I flogged that album for a good month or more, though for whatever reason never blogged about it nor spoke about it to friends. And then just last week, I heard on the radio (same station, same show: take a guess) the opening track, the 10-minute blues-psych meisterwerk, "Empty Eye", from their brand-new full-lengther, Full House Head. For the first 30 seconds I mistook it for a Junior Kimbrough number (the similarities are pretty uncanny) and immediately pricked up my ears, curious that someone was playing the guy on the radio in 2010 (that'd be a good thing), but when the Jagger-like vocals came barking out over the minimalist, blues-rock shuffle, I figured it was a 'Stones track ca. Sticky Fingers or Exile..., likely an unreleased and/or unheard (by me, at least) track from the myriad 'Stones box sets, both legitimate and otherwise, which have been getting released of late. I was wrong again.

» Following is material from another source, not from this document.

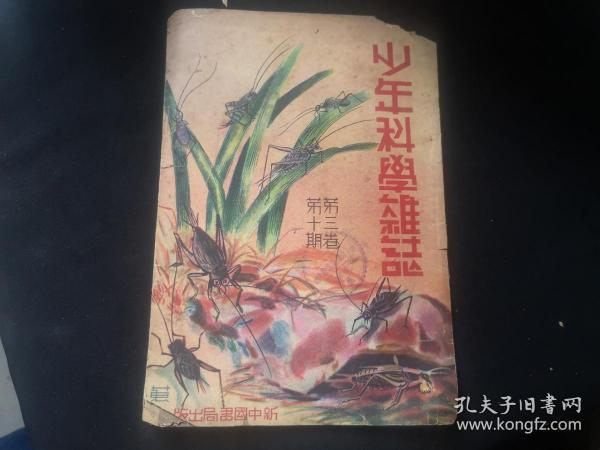 1936年 少年科学杂志 第三卷第十期  缺封底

Now all of this is a ridiculously roundabout way of trying to get to a point. The point, I think, is this: the band known as Endless Boogie, despite their unashamedly derivative nature, are one who've far surpassed whatever meagre expectations I held for them. They're a shameless mish-mash of well-worn sounds - the band is made up of four fast-approaching-middle-age collector "dudes" (one being Paul Major, an infamous hoarder of vinyl on the US's east coast) - but the vaults they're plundering to come up w/ their own unique take on blues/boogie-rock are A-OK by me. Obviously there's a heavy element of minimalist choogle derived from John Lee Hooker (their name being the title of a '70s Hooker LP) and primo Canned Heat, but they mix it up w/ a more aggressive variant on the genre, spawned from the likes of the Groundhogs and the Coloured Balls (the two greatest bands I'd fly under the vague banner of "aggressive, hard-hitting and vaguely punkish '70s blues-rock"), as well as a loose 'n' swingin' psychedelic garage punk a la the Stooges' first LP and the kind of repetitive grooves collector dorks pop boners to on Can and Neu! platters. Sounds like "collector music", right? Endless Boogie are better than that, particularly the new album, Full House Head.

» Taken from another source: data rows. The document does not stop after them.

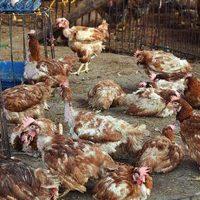 Đàn gà mắc bệnh tụ huyết trùng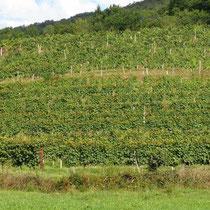 Vignes sur Irouléguy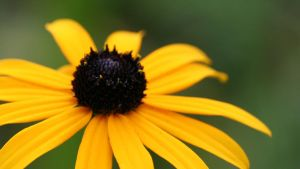 Rudbeckia by evelynzee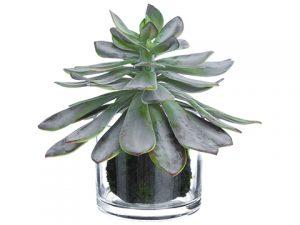 "10"" Echeveria in Glass Vase Gray Burgundy"
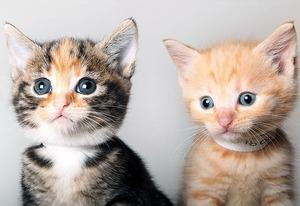 Kittens | Photo Credits: Dan Kitwood/Getty Images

That opener, "Empty Eye".... boy oh boy, that's a corker, an ear-grabbing lead-off that's streets ahead of just about any contemporary rock 'n' roll tune I've heard the past 12 months. When you hear it context-free like I did upon first listen, you can't deny its greatness. If the 'Stones hadn't lost the plot (or their balls) after Exile..., they woulda sounded like that. And there's more to come. Most of the songs hover on the 8-minute mark; the faster tracks, such as "Tarmac City", almost resemble an AC/DC-Dead Moon hybrid (and on "Top Dollar Speaks His Mind", Major sounds exactly like Fred Cole); and the final number, "A Life Worth Leaving", clocks in at over 22 minutes and drops the fidelity levels as it continues, laying out an awesome grime that's somewhere between "Sister Ray", Master Of Reality and "Orgone Accumulator". Upon listening to this the dozenth time (I only just received it in the mail three days ago), and then revisiting their Focus Level CD once again, I'm convinced that Endless Boogie are not merely a high-concept band aimed at hipsters. In fact, they're nothing of the sort. As a totally non-careerist conglomerate of hairy, ageing vinyl addicts creating their own musical niche in the year 2010, I can't fault them. No matter which way you cut it, it's great stuff. Investigate.